On Wednesday, Politico published the results of its poll finding that, in 2020, the percentage of U.S. voters deeming China an enemy has risen, while the percent calling it an ally has dipped:
“Since January, the percentage of U.S. voters who say China is an ‘enemy’ has risen 11 percentage points to 31 percent, while the percentage of voters who say China is either an ally or friend has fallen 9 points to a combined 23 percent, a new POLITICO/Morning Consult poll shows. The 30 percent who say China is unfriendly but not an enemy has held about constant in the past five months.”

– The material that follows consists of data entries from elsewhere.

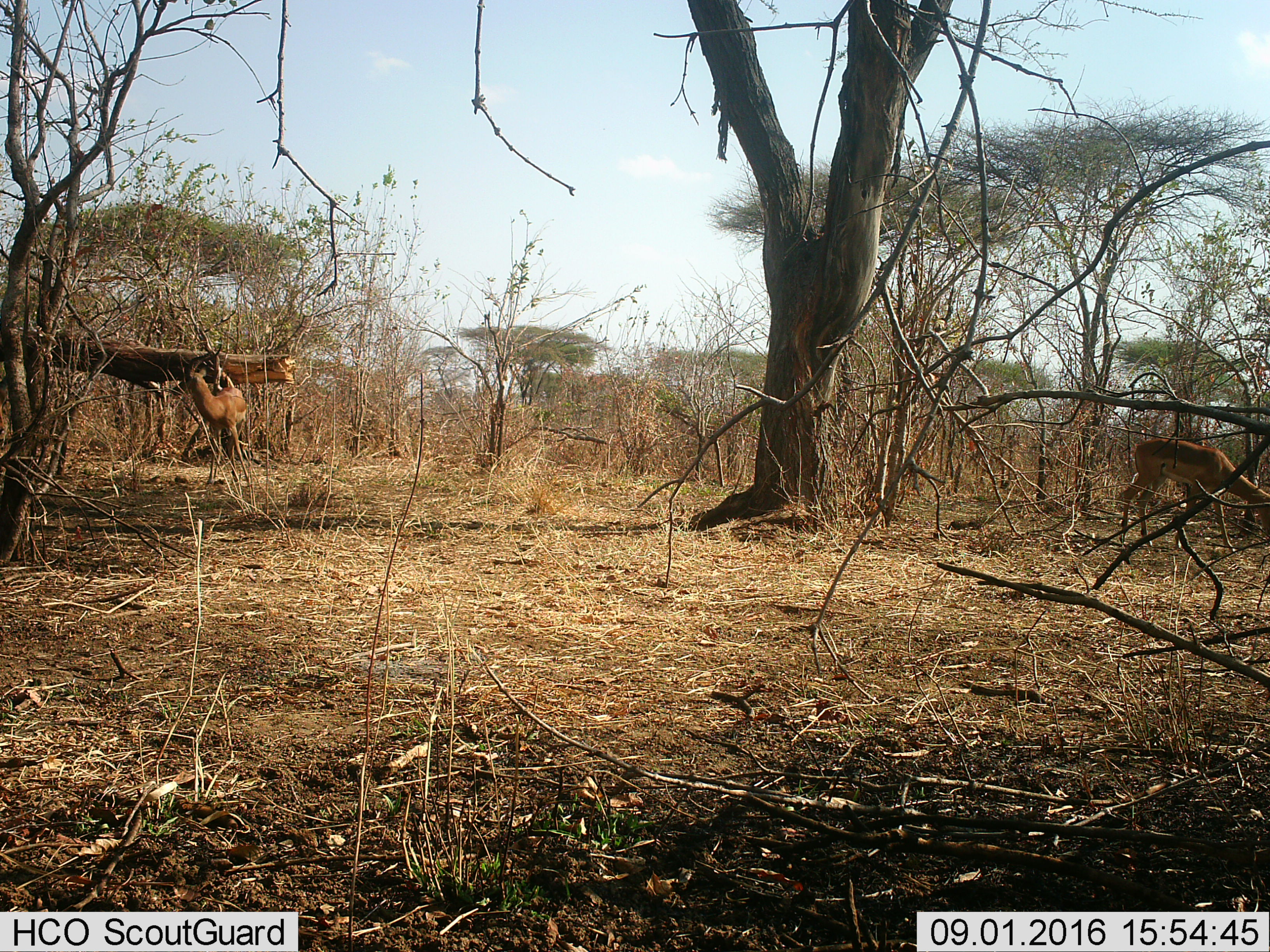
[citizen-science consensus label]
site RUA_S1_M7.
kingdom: Animalia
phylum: Chordata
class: Mammalia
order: Artiodactyla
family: Bovidae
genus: Aepyceros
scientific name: Aepyceros melampus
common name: impala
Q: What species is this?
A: Impala (Aepyceros melampus).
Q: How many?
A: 2.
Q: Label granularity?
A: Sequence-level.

Likewise, Pew Research Center findings published last month on April 21 show that about two-thirds (66%) of adults in the U.S. had a negative view of China, while only about a quarter (26%) reported a favorable view:
“Negative views of China have continued to grow, according to a new Pew Research Center survey of Americans conducted in March. Roughly two-thirds now say they have an unfavorable view of China, the most negative rating for the country since the Center began asking the question in 2005, and up nearly 20 percentage points since the start of the Trump administration.”
The Pew survey also found that 62% called “China’s power & influence a major threat,” an increase of 14 percentage since 2018.
A May 12-14, 2020 survey by FTI Consulting found that more than half (55%) of Americans considered China an untrustworthy trade partner and 40% won’t buy products from there, Bloomberg reported last Sunday:
“Some 40% of Americans said they won’t buy products from China, according to a survey of 1,012 adults conducted May 12-14 by Washington-based FTI Consulting, a business advisory firm. That compares with 22% who say they won’t buy from India, 17% who refuse to purchase from Mexico and 12% who boycott goods from Europe.”
“55% don’t think China can be trusted to follow through on its trade-deal commitments signed in January to buy more U.S. products.”
Additionally, about three-fourths (78%) said they’d be willing to pay more for products if the manufacturer relocated out of China, the survey found.